The Cambridge Structural Database is produced by the Cambridge Crystallographic Data Center (http://www.ccdc.cam.ac.uk/products/csd/).  It is a database of x-ray diffraction and neutron diffraction crystal structures of organic and organometallic substances.  The crystal structures contained were all deposited in the database by individual scientists, usually at the time of journal publication, and records include the crystal structure coordinates, as well as information about the unit cell, experimental details and parameters, and the reference to the article in which each structure is introduced.  Because the coordinates are part of the record, users can both download them into a viewer software package of choice or use statistical software to analyze trends in a set of structures.  CSD is not useful for locating physical properties and reactions of organometallic substances.

Structure Searching in the Cambridge Structural Database

The default structure search in CSD is substructure.  The structure editor functions in a manner similar to other tools; commonly used atoms and rings have buttons on the main screen, and lesser-used options appear in the menus at the top of the window.

Selecting a Metal

There are several ways in which you can specify the metal or type of metal that you would like to have in your complex.

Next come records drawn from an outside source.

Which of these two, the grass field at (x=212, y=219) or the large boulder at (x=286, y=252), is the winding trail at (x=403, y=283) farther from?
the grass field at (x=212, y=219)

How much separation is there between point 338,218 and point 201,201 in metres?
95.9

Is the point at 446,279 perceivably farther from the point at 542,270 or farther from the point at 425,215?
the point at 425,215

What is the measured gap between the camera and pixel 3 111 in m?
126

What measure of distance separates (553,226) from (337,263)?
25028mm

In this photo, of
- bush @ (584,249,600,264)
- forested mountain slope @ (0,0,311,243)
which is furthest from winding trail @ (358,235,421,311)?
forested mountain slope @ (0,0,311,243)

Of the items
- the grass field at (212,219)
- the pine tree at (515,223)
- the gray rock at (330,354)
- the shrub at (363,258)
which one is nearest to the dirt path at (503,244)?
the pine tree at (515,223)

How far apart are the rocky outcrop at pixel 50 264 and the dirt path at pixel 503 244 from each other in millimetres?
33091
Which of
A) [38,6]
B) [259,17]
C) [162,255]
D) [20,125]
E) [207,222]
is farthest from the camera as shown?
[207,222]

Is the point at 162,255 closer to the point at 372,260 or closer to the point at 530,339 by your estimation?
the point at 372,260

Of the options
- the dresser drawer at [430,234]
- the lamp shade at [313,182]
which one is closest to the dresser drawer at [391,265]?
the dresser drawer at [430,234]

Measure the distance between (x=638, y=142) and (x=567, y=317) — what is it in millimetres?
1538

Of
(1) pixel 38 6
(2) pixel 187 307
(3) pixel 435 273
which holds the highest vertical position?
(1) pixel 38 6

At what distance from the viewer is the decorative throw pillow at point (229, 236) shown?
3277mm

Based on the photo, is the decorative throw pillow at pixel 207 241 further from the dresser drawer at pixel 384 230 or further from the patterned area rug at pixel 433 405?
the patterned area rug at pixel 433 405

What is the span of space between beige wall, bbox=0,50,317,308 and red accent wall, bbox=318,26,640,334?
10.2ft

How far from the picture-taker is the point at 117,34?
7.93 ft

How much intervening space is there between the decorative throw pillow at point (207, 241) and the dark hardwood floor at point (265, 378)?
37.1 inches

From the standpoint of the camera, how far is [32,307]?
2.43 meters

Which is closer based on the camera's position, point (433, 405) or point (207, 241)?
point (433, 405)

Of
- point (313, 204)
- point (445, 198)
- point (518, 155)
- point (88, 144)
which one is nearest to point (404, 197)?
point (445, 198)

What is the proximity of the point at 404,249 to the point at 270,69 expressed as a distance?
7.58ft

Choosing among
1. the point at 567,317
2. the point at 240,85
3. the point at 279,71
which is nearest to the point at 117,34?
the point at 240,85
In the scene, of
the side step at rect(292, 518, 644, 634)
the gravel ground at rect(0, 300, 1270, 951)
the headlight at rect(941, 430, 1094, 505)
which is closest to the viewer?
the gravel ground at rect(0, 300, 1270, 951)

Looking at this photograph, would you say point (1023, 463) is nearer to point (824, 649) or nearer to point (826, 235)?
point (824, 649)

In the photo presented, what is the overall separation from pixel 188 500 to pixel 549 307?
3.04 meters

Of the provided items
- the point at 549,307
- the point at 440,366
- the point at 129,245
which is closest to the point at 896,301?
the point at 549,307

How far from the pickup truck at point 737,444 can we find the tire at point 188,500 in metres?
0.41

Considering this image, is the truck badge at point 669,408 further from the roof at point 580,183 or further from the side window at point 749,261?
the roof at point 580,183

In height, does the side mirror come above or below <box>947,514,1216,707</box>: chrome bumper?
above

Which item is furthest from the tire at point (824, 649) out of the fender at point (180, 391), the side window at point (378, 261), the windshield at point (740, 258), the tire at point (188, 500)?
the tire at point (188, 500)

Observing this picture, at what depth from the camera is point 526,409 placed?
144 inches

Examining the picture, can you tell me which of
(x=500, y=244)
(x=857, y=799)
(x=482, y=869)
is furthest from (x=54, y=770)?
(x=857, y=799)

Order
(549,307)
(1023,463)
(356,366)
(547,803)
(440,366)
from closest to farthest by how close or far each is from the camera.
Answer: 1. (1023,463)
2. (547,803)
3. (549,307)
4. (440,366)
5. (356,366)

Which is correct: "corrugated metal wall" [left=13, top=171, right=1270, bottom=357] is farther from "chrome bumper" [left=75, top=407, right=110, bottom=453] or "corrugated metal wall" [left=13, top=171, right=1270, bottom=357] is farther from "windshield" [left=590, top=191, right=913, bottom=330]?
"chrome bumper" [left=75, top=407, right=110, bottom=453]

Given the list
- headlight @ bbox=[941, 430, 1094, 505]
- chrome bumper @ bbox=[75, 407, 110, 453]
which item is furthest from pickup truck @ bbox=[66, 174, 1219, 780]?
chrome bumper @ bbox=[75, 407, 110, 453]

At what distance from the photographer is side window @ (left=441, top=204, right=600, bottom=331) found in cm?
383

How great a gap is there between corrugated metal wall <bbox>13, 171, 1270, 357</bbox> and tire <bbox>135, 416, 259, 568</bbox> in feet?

• If you have a specific metal in mind, you can select it from the periodic table by clicking the  button and selecting “Other Elements.”  Then click “OK,” and draw it into your structure as you would any other atom.
• If you would like to select two or more specific metals, click on the  button, and select “Other Elements.”  Click on the “multi-pick” radial button, and choose the elements that you would like.  If you wish to select an entire row or column of the periodic table, click on its orange header.  Then click “OK,” and draw it into your structure as you would any other atom.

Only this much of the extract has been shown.